And the agreement between President Pervez Musharraf and Prime Minister Gordon Brown limited the British team to helping establish the cause of Ms. Bhutto’s death, not the identity of the killer or killers, or who sent them. Those were issues, General Musharraf insisted, for Pakistani investigators. So it seemed sure that any conclusion the British reached would be heavily discounted in advance by Pakistanis who distrust the Musharraf government or seek, as in past political murders, to make political capital out of the killing.

But that was not all. The British carry considerable freight from their times as colonial rulers in the subcontinent, and they are rarely regarded as disinterested parties.
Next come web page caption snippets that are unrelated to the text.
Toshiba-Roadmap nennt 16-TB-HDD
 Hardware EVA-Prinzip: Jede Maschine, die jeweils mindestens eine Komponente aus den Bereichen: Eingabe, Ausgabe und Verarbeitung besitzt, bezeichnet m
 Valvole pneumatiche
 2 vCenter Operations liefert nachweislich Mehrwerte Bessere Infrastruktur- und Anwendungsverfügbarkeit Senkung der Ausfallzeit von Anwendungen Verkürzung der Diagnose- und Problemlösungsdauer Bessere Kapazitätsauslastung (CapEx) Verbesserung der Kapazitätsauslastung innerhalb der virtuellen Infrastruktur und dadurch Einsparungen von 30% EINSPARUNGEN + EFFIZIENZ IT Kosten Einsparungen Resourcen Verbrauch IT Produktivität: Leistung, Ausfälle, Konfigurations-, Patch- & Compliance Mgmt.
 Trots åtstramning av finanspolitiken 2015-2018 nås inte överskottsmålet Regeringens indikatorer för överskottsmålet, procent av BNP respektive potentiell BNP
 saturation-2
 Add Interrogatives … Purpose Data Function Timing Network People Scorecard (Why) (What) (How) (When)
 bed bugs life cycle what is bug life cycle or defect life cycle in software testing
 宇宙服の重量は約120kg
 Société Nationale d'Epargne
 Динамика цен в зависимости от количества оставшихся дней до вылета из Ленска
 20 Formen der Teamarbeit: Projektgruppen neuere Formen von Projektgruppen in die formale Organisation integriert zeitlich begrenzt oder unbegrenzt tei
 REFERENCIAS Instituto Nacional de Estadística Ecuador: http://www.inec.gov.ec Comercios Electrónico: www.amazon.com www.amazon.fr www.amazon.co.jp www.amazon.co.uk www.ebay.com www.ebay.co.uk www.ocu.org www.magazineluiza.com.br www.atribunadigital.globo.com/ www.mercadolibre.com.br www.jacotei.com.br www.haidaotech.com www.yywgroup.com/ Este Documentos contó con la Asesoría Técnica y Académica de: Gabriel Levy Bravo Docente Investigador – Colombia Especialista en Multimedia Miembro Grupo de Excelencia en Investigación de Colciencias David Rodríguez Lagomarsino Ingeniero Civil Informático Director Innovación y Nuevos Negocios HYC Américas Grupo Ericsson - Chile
In any dealings with Pakistan over police and security matters, their bona fides are bound to be questioned.

What is more, Britain these days has a home-grown problem with Islamic terrorism, much of it rooted in the discontent of young men of Pakistani origin raised in the grimy cities of the English midlands and north, many of them the third generation of families that migrated in the 1950s and 1960s. The transit bombings in London that killed 52 people in July 2005 had links to militant madrasas in Pakistan that have had a powerful appeal to young British-born Pakistanis in search of identity.

So British counterterrorism officials have made close working relations with their Pakistani counterparts a priority.

All of those elements increase the chances that there will never be a resolution of this case in the public mind, but rather just the welter of claim and counterclaim now forming. In one sense, that is not surprising: In the contest within Pakistan’s political elite for power and wealth in a land of 160 million people with a crippling illiteracy rate, political mythology is a powerful tool, especially when it involves the violent death of a populist leader.

But before the Western world passes judgment, many Pakistanis would say, it might well look at its own manipulations, including the role the United States played in placing Ms. Bhutto on the path that led to that last rally in Rawalpindi.

For months, Washington had brokered contacts between General Musharraf and Ms. Bhutto that aimed at having her return, win an election, and lend a democratic facade to a government that would remain, in important ways, under military control. The plan matched American imperatives in the struggle against Al Qaeda, and American officials who pushed for it saw little problem in encouraging General Musharraf to grant an amnesty for Ms. Bhutto against corruption charges stemming from her time as prime minister.

But the Americans knew that she went home at enormous risk. When she spoke in Aspen at a lunch of prominent American political, business and media leaders only weeks before her death, talk at one table turned to the chances of an assassination. “I’d say she’s a dead woman walking,” this reporter, long an acquaintance of Ms. Bhutto, said after talking to her about the hazards of going home. “Yes,” a powerful Washington insider with close links to the administration replied. “We think so, too.”